Wow Apple pulled my almost exactly 11 year old Blackjack 21 game from the AppStore due to it simulating gambling AND me being an individual developer.

Not sure if I want to incorporate at this point to put it back in there as I never had time to update it fully for iOS 11+.

Apple today confirmed it has removed “many” illegal gambling apps, and developers distributing them, from its App Store in China.

Under fire from Chinese state media, Apple Inc. said it removed illegal gambling apps from its App Store in China—a move that could help quell the latest challenge for the American tech giant in its most important market outside of the U.S.

Apple Users “Most Appealing” to Cybercriminals’ Online Scams

Jonny Evans (via Thomas Reed):

Top10VPN’s latest Dark Web Market Price Index suggests Apple users are becoming the most popular targets for online scammers. In March, the index reported that Apple ID data trades hands at $15 per account.

[…]

One thing the report does suggest is that rather than platform-based attacks, cybercriminals are moving to trust-based attacks to target the valuable Apple demographic. They work to persuade users to click on innocuous-seeming pages, persuade them to enter banking details on spoof banking pages, and so on. Apple is wise to this, and to help protect customers, it recently introduced new phishing protection tools for Macs and iOS devices.

Google Maps’ Influence on Neighbourhood Names

Jack Nicas:

For decades, the district south of downtown and alongside San Francisco Bay here was known as either Rincon Hill, South Beach or South of Market. This spring, it was suddenly rebranded on Google Maps to a name few had heard: the East Cut.

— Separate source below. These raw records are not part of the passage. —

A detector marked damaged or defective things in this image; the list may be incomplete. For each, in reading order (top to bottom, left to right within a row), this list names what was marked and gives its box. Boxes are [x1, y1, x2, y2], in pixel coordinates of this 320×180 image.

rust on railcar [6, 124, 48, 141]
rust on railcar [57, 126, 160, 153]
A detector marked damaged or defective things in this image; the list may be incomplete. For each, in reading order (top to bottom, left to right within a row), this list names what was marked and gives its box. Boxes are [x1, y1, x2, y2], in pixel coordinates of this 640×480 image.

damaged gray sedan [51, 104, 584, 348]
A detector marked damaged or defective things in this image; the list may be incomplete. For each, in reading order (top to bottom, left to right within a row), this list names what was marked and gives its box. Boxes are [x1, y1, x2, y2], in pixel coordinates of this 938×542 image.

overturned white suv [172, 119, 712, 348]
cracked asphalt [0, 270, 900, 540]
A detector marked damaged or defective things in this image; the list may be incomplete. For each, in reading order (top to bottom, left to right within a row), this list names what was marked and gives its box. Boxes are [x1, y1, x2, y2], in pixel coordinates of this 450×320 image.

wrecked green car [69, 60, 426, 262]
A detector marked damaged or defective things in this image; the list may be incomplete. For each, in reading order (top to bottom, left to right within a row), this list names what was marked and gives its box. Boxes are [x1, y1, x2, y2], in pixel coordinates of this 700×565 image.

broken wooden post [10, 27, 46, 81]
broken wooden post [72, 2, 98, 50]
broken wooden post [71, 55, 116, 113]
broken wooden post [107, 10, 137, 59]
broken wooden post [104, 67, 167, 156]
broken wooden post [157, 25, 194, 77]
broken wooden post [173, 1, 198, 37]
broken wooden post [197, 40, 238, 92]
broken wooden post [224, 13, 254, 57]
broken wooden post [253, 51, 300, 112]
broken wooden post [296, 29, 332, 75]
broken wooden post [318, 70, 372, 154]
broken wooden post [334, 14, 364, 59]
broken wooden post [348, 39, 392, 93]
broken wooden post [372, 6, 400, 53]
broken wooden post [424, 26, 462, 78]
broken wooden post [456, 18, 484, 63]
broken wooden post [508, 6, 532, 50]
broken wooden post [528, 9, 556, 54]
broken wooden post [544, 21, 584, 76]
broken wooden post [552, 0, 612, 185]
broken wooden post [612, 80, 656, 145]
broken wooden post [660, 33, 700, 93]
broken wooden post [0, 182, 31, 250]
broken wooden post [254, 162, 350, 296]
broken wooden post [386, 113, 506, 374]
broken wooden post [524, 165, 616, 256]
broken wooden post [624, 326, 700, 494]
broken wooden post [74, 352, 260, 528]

The peculiar moniker immediately spread digitally, from hotel sites to dating apps to Uber, which all use Google’s map data. The name soon spilled over into the physical world, too. Real-estate listings beckoned prospective tenants to the East Cut. And news organizations referred to the vicinity by that term.

[…]

Yet how Google arrives at its names in maps is often mysterious. The company declined to detail how some place names came about, though some appear to have resulted from mistakes by researchers, rebrandings by real estate agents — or just outright fiction.

Via Nick Heer:

Even the area I grew up in, West Hillhurst, is called Upper Hillhurst in Google Maps, which is just north of Westmount, another neighbourhood that doesn’t exist.